In order to have better visibility on what is happening here, I have modified your experiment and split in two steps:
I use the whole of the X and y sets and run rest of the code as it is
rfc = RandomForestClassifier()
cv = RepeatedKFold(n_splits=10, n_repeats=5)
# cv = KFold(n_splits=10)
scoring = {'accuracy', 'precision', 'recall', 'f1', 'roc_auc'}
scores = cross_validate(rfc, X, y, scoring=scoring, cv=cv)
print(mean(scores['test_accuracy']),
mean(scores['test_precision']),
mean(scores['test_recall']),
mean(scores['test_f1']),
mean(scores['test_roc_auc'])
)
Output:
0.768257006151743 0.6943032069967433 0.593436328663432 0.6357667086829574 0.8221242747913622
Next I run the plain train-test step, but I do it 50 times with the different train_test splits, and average the metrics (similar to Cross-validation step).
accuracies = []
precisions = []
recalls = []
f1s = []
aucs = []
for i in range(50):
X_train, X_test, y_train, y_test = train_test_split(X, y, test_size=0.3)

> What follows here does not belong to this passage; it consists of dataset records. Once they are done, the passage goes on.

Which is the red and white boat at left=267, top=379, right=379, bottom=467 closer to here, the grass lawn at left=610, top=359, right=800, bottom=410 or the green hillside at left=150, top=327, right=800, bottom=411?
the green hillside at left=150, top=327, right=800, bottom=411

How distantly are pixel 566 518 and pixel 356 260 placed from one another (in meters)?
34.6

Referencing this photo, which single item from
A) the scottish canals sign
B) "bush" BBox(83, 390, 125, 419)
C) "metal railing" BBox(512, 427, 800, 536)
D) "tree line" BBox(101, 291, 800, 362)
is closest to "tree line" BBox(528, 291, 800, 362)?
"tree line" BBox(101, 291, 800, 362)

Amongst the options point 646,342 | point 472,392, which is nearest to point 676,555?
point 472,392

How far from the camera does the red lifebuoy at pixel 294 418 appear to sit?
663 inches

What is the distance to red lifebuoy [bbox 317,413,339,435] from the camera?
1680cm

RFC = RandomForestClassifier()
RFC.fit(X_train, y_train)
y_pred = RFC.predict(X_test)
accuracy = accuracy_score(y_test, y_pred)
precision = precision_score(y_test, y_pred)
recall = recall_score(y_test, y_pred)
f1 = f1_score(y_test, y_pred)
y_pred_proba = RFC.predict_proba(X_test)[::, 1]
auc = roc_auc_score(y_test, y_pred_proba)
accuracies.append(accuracy)
precisions.append(precision)
recalls.append(recall)
f1s.append(f1)
aucs.append(auc)
print(mean(accuracies),
mean(precisions),
mean(recalls),
mean(f1s),
mean(aucs)
)
Output:
0.7606926406926405 0.7001931059992001 0.5778712922956755 0.6306501622080503 0.8207846633339568
As expected the prediction metrics are similar. However, the Cross-validation runs much faster and uses each data point of the whole data set for testing (in rotation) by a given number of times.